## PROMPT
Which of the lines below contain the string "metal"? Copy each one out, with uppercase and lowercase counted as different.

## GIVEN INFORMATION
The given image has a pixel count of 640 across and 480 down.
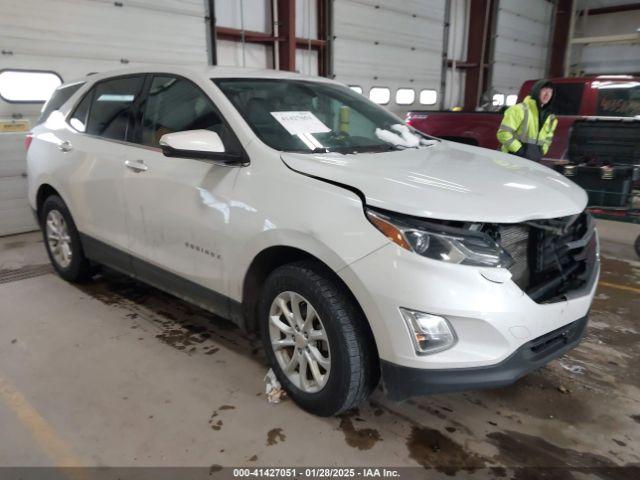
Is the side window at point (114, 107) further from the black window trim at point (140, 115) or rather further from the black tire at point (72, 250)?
the black tire at point (72, 250)

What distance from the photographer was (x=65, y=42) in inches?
228

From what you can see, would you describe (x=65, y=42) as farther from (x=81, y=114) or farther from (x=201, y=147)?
(x=201, y=147)

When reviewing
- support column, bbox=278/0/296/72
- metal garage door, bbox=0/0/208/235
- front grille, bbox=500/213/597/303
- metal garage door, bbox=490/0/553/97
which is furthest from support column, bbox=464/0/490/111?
front grille, bbox=500/213/597/303

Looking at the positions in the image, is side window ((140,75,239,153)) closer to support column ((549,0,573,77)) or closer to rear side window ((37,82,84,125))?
rear side window ((37,82,84,125))

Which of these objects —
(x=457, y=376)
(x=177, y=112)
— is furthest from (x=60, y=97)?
(x=457, y=376)

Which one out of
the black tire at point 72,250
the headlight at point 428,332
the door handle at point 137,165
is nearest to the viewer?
the headlight at point 428,332

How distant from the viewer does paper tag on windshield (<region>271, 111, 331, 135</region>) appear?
2597mm

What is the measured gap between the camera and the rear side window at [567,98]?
7.36 meters

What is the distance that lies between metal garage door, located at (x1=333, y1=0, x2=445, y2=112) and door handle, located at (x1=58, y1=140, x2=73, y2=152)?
6449 millimetres

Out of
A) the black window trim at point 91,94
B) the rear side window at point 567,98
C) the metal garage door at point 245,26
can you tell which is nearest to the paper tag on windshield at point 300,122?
the black window trim at point 91,94

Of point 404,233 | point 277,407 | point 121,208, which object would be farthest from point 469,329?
point 121,208

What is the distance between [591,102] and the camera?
7.26 meters

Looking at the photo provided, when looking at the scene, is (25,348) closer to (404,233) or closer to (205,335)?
(205,335)

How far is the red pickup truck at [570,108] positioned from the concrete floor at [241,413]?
4833 millimetres
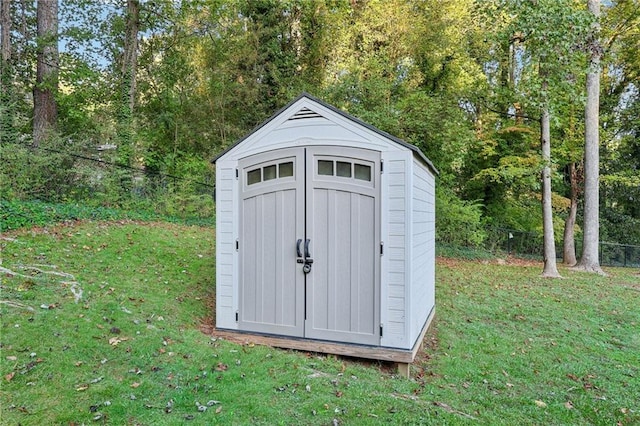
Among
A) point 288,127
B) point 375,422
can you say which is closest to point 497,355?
point 375,422

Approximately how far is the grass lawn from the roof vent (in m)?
2.32

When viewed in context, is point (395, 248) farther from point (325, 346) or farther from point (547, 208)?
point (547, 208)

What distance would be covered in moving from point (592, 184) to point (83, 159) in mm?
12208

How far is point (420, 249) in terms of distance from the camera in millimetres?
4230

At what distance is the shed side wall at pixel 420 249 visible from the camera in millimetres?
3756

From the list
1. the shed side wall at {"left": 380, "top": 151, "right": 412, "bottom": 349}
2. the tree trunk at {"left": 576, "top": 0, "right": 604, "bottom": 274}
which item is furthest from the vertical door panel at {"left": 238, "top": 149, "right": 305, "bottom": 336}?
the tree trunk at {"left": 576, "top": 0, "right": 604, "bottom": 274}

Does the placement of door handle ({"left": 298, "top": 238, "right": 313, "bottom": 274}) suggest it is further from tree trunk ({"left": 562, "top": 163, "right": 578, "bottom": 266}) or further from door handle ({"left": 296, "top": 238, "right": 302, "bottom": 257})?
tree trunk ({"left": 562, "top": 163, "right": 578, "bottom": 266})

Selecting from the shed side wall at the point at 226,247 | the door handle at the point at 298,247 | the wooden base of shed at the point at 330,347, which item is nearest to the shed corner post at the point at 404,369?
the wooden base of shed at the point at 330,347

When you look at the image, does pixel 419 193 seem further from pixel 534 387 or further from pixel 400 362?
pixel 534 387

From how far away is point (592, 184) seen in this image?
381 inches

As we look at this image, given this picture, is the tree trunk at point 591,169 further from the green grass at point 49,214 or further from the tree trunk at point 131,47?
the tree trunk at point 131,47

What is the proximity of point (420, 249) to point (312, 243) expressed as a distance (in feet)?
3.99

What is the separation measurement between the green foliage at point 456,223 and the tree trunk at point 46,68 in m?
10.4

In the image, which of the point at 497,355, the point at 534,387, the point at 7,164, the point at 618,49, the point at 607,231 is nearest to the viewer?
the point at 534,387
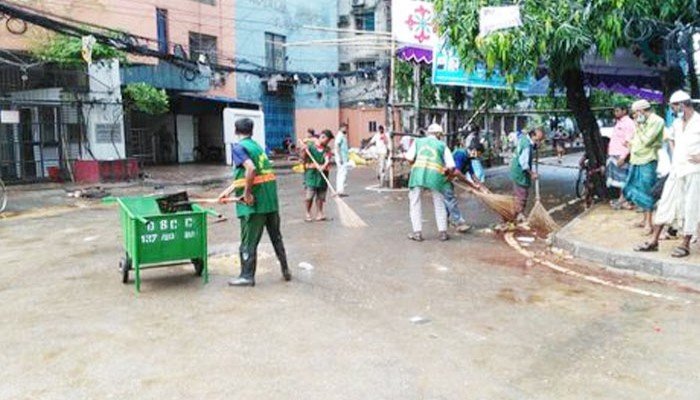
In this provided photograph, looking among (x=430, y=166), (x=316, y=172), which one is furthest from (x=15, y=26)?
(x=430, y=166)

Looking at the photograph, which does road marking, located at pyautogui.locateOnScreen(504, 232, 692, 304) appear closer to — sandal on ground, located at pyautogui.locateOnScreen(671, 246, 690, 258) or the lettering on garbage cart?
sandal on ground, located at pyautogui.locateOnScreen(671, 246, 690, 258)

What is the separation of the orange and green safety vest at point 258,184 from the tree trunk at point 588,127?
8343mm

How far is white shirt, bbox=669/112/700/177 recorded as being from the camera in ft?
23.0

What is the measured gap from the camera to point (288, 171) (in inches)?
960

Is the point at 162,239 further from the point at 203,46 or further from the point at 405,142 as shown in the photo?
the point at 203,46

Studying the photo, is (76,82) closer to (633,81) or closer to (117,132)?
(117,132)

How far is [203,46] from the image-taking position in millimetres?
29031

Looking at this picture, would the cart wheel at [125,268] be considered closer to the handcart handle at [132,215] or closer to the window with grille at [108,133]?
the handcart handle at [132,215]

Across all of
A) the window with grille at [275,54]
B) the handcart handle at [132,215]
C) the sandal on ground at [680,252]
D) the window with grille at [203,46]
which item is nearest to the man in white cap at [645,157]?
the sandal on ground at [680,252]

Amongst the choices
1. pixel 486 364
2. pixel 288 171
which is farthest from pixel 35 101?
pixel 486 364

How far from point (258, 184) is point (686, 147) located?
15.0 ft

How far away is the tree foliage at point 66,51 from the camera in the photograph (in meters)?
18.2

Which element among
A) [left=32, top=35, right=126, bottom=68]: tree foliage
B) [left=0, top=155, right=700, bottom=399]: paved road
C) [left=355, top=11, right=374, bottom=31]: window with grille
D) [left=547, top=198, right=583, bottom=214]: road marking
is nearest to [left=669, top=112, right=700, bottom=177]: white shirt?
[left=0, top=155, right=700, bottom=399]: paved road

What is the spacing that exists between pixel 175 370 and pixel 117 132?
17.4m
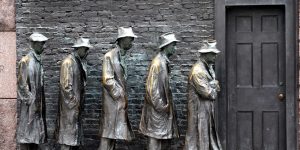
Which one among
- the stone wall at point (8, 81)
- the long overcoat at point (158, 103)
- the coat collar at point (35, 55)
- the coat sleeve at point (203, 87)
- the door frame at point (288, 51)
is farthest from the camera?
the stone wall at point (8, 81)

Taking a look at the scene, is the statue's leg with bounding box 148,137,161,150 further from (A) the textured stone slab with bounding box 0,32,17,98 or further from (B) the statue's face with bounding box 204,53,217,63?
(A) the textured stone slab with bounding box 0,32,17,98

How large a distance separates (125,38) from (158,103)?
1.08 m

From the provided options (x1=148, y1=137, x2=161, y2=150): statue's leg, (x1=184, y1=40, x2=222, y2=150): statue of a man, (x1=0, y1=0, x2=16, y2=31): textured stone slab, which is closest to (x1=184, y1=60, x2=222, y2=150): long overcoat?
(x1=184, y1=40, x2=222, y2=150): statue of a man

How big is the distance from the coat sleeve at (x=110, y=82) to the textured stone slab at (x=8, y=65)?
2.04 meters

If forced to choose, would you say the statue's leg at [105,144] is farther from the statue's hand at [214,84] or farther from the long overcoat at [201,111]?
the statue's hand at [214,84]

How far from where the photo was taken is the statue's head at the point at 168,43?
10281mm

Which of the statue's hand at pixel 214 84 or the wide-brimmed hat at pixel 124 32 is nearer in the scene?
the statue's hand at pixel 214 84

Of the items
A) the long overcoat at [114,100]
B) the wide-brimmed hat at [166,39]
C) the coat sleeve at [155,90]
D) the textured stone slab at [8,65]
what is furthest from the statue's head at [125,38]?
the textured stone slab at [8,65]

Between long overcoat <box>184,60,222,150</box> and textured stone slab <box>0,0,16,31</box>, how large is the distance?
3229 mm

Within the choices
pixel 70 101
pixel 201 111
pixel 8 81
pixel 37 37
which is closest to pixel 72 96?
pixel 70 101

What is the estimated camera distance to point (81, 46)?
34.6ft

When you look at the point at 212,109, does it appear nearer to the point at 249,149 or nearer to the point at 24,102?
the point at 249,149

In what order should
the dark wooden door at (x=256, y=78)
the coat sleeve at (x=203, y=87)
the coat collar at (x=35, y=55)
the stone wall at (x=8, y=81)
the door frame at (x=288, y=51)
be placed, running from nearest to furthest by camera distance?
the coat sleeve at (x=203, y=87) → the coat collar at (x=35, y=55) → the door frame at (x=288, y=51) → the dark wooden door at (x=256, y=78) → the stone wall at (x=8, y=81)

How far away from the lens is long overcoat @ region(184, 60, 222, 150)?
33.0ft
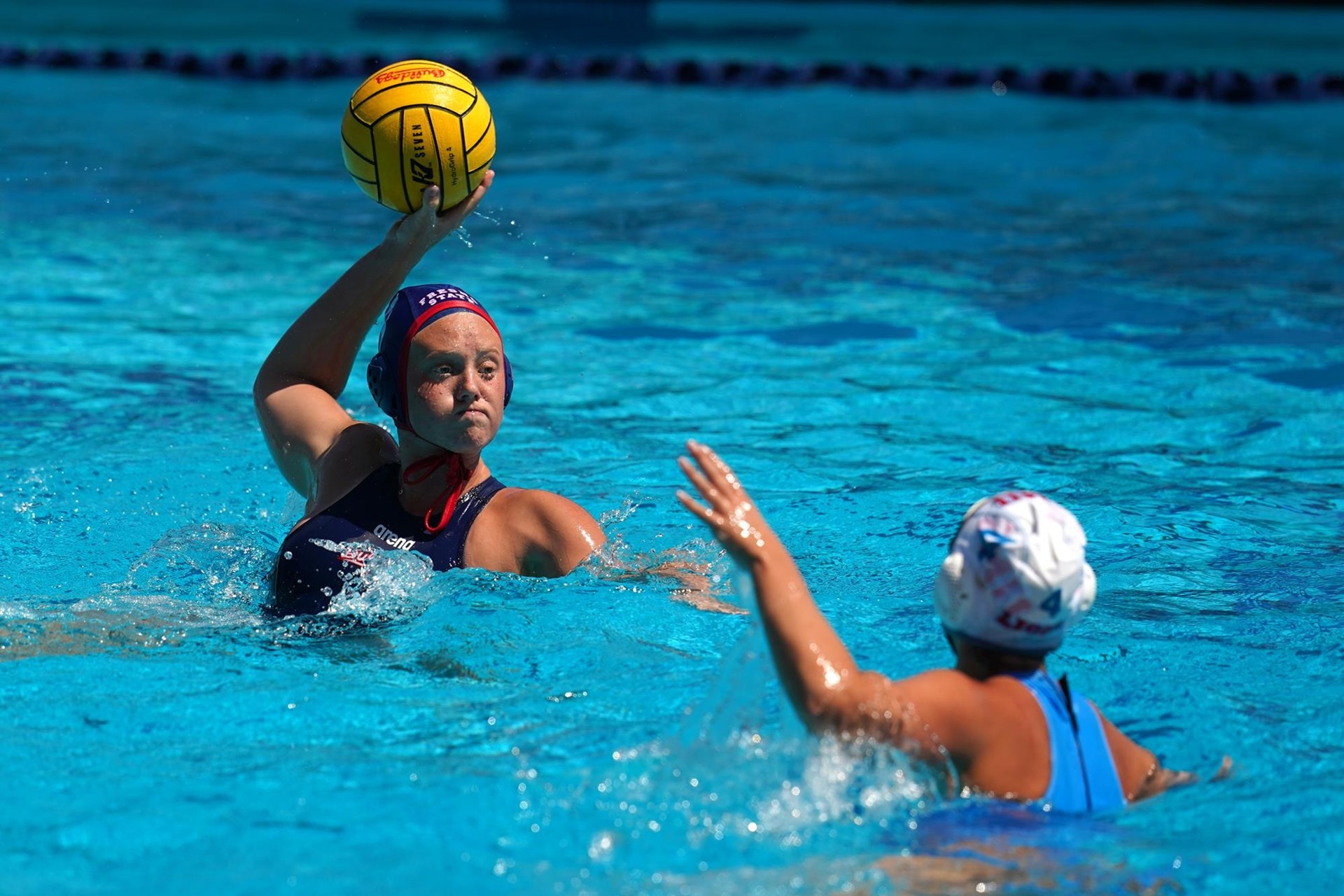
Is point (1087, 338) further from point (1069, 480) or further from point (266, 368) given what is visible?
point (266, 368)

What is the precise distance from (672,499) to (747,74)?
10.2 meters

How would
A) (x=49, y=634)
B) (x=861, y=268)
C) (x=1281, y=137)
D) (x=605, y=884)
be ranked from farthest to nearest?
(x=1281, y=137), (x=861, y=268), (x=49, y=634), (x=605, y=884)

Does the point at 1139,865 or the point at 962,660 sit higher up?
the point at 962,660

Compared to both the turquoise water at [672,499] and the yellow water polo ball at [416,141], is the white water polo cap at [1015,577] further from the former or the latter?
the yellow water polo ball at [416,141]

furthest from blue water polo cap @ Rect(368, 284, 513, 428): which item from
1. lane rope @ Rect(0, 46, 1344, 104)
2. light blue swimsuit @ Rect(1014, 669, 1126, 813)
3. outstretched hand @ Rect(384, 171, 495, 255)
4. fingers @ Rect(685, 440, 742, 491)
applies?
lane rope @ Rect(0, 46, 1344, 104)

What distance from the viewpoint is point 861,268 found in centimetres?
834

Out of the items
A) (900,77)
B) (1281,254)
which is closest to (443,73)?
(1281,254)

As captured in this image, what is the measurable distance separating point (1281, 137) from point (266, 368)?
1010cm

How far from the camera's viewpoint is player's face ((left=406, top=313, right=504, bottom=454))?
11.8ft

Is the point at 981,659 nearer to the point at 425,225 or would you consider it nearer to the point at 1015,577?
the point at 1015,577

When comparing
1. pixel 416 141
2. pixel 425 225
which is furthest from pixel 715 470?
pixel 416 141

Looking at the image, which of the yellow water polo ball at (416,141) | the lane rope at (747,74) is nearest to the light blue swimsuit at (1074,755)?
the yellow water polo ball at (416,141)

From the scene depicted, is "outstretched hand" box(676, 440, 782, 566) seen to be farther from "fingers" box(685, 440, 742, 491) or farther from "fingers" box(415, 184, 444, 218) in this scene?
"fingers" box(415, 184, 444, 218)

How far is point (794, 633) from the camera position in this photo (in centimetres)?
257
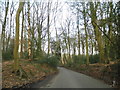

## FINAL ANSWER
- metal garage door, bbox=0/0/208/235
- metal garage door, bbox=490/0/553/97
What is the distance that lies between metal garage door, located at (x1=333, y1=0, x2=445, y2=112) and door handle, located at (x1=58, y1=140, x2=73, y2=152)?
C) the metal garage door at point 245,26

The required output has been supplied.